Start working on motor skills young
Although most children don’t start walking until around 10-15 months old, motor skills development starts young, and it’s important to ensure parents help their child progress through every stage. Tummy time isn’t just a cute way for babies to play; it also helps them develop important neck, abdominal and hip muscles that will assist babies with sitting and crawling. Once they’re crawling like a pro, parents can start helping children work on standing to build leg muscles and help improve their balance, coordination, and agility.
Your child’s favorite stuffed animal isn’t just an opportunity for a cute photo. One easy way to help a baby crawl or walk is to place their favorite toy a little out of reach while still having the toy be accessible. Being rewarded for their success by learning to use their body to get to where they want to go is important. When they’re ready, placing the toy further from where they are can really get them moving and developing important motor skills.
Walk with them
Assisted walking is a great way to encourage movement. This involves standing behind your child and holding them up in the standing position. By gently moving their arms forward one after the other, their feet will naturally follow. Once your baby understands and recognizes the movements, it’s important for parents to continue to make their child feel supported, without making every physical move for them.

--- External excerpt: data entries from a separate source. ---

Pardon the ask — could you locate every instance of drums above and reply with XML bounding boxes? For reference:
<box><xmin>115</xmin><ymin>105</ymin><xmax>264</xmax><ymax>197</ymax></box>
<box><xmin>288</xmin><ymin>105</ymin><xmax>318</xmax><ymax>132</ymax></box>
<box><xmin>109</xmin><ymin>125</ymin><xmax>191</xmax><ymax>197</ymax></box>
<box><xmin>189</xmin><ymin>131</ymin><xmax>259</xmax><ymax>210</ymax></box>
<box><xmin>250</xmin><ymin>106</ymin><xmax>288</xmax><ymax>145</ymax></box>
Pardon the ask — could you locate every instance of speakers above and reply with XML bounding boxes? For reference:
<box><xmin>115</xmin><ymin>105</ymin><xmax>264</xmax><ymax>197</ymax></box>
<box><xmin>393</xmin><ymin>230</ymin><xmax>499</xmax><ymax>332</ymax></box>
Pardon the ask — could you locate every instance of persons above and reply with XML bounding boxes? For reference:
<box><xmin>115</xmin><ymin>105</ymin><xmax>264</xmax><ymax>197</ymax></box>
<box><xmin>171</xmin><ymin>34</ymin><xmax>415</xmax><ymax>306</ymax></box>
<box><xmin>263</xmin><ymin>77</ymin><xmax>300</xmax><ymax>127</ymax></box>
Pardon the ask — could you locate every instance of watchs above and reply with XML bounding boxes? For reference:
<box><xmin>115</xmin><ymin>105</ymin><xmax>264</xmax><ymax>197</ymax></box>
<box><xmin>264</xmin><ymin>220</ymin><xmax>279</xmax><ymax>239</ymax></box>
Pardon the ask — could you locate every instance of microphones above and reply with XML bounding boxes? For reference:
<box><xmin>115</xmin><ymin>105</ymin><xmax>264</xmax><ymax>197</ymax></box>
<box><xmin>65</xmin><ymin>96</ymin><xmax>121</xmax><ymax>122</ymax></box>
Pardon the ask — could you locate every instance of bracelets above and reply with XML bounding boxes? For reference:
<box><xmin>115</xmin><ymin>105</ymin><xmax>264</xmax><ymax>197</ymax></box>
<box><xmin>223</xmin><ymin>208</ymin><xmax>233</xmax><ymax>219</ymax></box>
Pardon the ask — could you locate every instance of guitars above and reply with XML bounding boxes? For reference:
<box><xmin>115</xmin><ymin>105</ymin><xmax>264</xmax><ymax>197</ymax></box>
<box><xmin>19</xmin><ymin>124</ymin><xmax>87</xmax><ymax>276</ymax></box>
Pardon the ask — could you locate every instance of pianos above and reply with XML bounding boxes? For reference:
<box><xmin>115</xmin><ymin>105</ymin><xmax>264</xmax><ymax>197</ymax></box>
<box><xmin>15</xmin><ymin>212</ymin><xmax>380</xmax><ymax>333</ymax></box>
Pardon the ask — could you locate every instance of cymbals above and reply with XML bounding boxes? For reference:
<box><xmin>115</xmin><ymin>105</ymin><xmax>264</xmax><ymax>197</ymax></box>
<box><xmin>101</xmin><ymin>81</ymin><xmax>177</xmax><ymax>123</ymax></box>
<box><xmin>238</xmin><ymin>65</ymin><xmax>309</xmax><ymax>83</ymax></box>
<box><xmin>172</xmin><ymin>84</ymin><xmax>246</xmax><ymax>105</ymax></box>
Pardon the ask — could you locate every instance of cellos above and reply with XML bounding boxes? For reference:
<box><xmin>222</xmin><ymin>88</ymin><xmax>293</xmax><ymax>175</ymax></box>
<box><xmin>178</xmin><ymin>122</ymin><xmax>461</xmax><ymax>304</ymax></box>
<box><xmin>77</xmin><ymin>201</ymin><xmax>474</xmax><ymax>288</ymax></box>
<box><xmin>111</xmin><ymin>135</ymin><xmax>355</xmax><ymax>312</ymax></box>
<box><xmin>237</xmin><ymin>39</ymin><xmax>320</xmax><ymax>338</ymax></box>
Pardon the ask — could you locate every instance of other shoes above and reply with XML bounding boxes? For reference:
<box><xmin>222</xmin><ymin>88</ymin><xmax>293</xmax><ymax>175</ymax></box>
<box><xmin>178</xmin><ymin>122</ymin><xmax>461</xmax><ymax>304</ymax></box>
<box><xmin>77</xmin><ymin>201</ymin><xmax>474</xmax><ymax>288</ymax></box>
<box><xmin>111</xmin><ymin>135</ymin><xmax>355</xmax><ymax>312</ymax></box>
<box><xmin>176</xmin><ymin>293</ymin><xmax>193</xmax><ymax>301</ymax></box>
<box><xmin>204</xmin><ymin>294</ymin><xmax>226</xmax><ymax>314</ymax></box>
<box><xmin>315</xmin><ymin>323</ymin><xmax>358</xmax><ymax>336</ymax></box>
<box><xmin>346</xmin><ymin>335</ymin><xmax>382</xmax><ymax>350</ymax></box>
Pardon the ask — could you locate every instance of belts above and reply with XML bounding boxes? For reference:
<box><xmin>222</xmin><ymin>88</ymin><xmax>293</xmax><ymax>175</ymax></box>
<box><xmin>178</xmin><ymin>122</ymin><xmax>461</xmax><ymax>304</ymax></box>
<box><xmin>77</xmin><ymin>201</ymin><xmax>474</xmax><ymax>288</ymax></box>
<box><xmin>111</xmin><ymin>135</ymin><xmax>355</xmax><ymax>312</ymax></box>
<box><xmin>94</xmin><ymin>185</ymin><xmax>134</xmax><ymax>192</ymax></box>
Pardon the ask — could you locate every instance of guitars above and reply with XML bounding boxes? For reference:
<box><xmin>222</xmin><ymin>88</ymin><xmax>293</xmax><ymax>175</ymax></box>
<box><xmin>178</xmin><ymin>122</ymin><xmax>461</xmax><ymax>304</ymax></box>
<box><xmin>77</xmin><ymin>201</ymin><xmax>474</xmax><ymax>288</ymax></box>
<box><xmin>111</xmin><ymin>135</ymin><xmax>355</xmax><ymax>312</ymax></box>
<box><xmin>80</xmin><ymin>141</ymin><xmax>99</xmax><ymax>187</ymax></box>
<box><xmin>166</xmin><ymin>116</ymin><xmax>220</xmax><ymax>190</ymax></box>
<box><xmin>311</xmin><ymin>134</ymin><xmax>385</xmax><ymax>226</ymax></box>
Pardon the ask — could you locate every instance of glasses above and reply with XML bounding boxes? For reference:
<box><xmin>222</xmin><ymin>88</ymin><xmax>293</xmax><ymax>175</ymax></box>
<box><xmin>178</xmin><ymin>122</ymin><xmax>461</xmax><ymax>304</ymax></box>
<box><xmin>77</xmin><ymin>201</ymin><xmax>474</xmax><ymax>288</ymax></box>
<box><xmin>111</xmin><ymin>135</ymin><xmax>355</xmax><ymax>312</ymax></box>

Walking with the baby doesn’t have to involve controlling their every step. Walk next to your child and let them take a few wobbly solo steps. The most important part of your child learning to walk is knowing they have support. This is important for building resilience. Parents should remember that their child will meet their development milestones at their own pace. Some children begin walking around nine months; others won’t start until 18 months. Encouraging exploration is major as it is a physical activity and a mental journey enabling curiosity, discovery, adaptation, etc.
React appropriately when they fall
As difficult as it may seem, not entering a drama spiral when your baby falls is important. Coming out of hard events with support and compassion helps everyone build resilience, but overreacting can create fear. This is a great long-term life skill that parents and caregivers have a real impact on. For example, your body language, tone, and facial expressions are crucial when you see your baby fall. Try not to yell, run, or show panic. Presenting concern, compassion and empathy are the correct responses to not discourage their exploration but encourage them to get back up on their feet.
Protect their falls
Crib shoes won’t do your baby much good when it comes to walking outside. Children need a shoe that protects their feet from injury. While walking barefoot is great indoors to strengthen foot and ankle muscles, it’s important to upgrade your baby’s shoe collection for public places and the outdoors to assist their newest adventure of walking.
There are also great clothing items out there to protect children from the inevitable falling that happens when they’re learning to walk. Sandra Aris creates stylish, innovative pants to help instill confidence and curiosity in kids learning to walk or crawl using 3D padded technology found in motocross, motorbike, and ski apparel. The pants absorb the shock from falls to help encourage kids to get back up and try again.
Make sure the space where babies and toddlers walk and crawl is safe. Remove tripping hazards such as cords, toys, and blankets, and encourage them to explore areas with a lot of room. Place a padded rug in the area your baby most commonly practices sitting, standing, and walking. To avoid becoming a helicopter parent and allowing kids to explore, make sure to baby-proof things like cabinets, doors, and tables’ edges. This can keep kids from getting into trouble or hurt while giving them the confidence and freedom to explore where they are.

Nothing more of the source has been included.